PAGE EXTRACT =
*** Begin section ***

Tuesday, March 22, 2005

My Gloves are off...

I left my black, leather gloves on the bus last week.

I loved those gloves. They were one of the leaving presents my English colleagues who I worked with in Melbourne gave me right before I left.

I have managed to not lose them for five consecutive English winters. Quite an achievement for me really as I am most definitely one for losing things.

So there you go. They are gone. I did call the bus company’s lost and found department but no body returned my call. I can not imagine I will see them again. In some ways that makes me sad as they did mean something. They were a gift from friends who knew how bitter an English winter can be and wanted to make sure my hands were never out in that kind of cold.

Although I would be lying if I did not say at this point that I am a little relieved. Why? I hear you ask. Well, I have come to really despise the greyness that signifies so much of winter in England. And after walking through five of them the prospect of a sixth is not one that warms my heart. Yes there are great things about winter and I have written of them here in detail. The weeks leading up to Christmas, the lights, the markets and the anticipation of snow. Crisp, cold, bright winter mornings where everything is covered is a fine frost. There is nothing like it and these are the memories I hope to recapture when I am old and grey sitting on a sunny porch back in Australia.

*** End section ***

(Items listed in a dataset)

*** Begin section ***

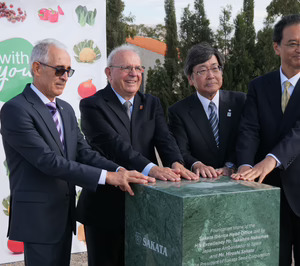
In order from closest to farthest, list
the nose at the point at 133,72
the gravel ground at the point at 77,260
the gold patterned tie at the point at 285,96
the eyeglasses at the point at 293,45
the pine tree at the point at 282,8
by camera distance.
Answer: the eyeglasses at the point at 293,45 → the gold patterned tie at the point at 285,96 → the nose at the point at 133,72 → the gravel ground at the point at 77,260 → the pine tree at the point at 282,8

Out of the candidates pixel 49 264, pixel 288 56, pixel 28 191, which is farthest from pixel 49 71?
pixel 288 56

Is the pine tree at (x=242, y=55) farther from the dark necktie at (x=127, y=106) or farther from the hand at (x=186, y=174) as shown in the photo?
the hand at (x=186, y=174)

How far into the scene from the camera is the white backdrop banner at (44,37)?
4504 millimetres

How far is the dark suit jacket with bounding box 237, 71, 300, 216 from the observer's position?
2.72 meters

*** End section ***

PROBLEMS TO SOLVE =
A: Answer these questions from the post about the lost gloves:
(i) Where were the gloves left?
(ii) In which city did the colleagues who gave the gloves work with the writer?
(iii) For how many consecutive English winters did the writer manage not to lose them?
B: List every good thing about English winter that the post about the lost gloves names.
C: Pick up the post about the lost gloves after its last sentence and carry it on.

RESULTS FOR THE EXERCISE =
A:
(i) On the bus.
(ii) Melbourne.
(iii) Five.

B:
- The weeks leading up to Christmas
- The lights
- The markets
- The anticipation of snow
- Crisp, cold, bright winter mornings covered in frost

C:
So if I believed in signs I guess I would want to believe that losing my black, leather gloves last week was the universe saying to me, in its secret language, that I will not be needing them again.

Listening to: Feeler, Pete Murray (over and over and over again)
Reading: Voyager, Diana Gabaldon

Monday, February 28, 2005

Snowflakes that fall on my nose and eyelashes...

Its been snowing across the UK for the last week or so and I have to confess I've loved it. I love the crispness of the landscape after it snows and the seeming stillness that pervades the air in the wake of a proper covering.

Last Friday I took my rather huge golf umbrella with me (suitably corporatised by my company's logo for I work in marketing now so this is one of the perks...). However, given the nature of this particular snow fall it was of absolutely no fecking use. The snow just seemed to swirl wildly around my lower limbs, clung to my coat with some of it even making up into my face. So I ditched the brolly pronto and tried to avoid inhaling rogue snowflakes.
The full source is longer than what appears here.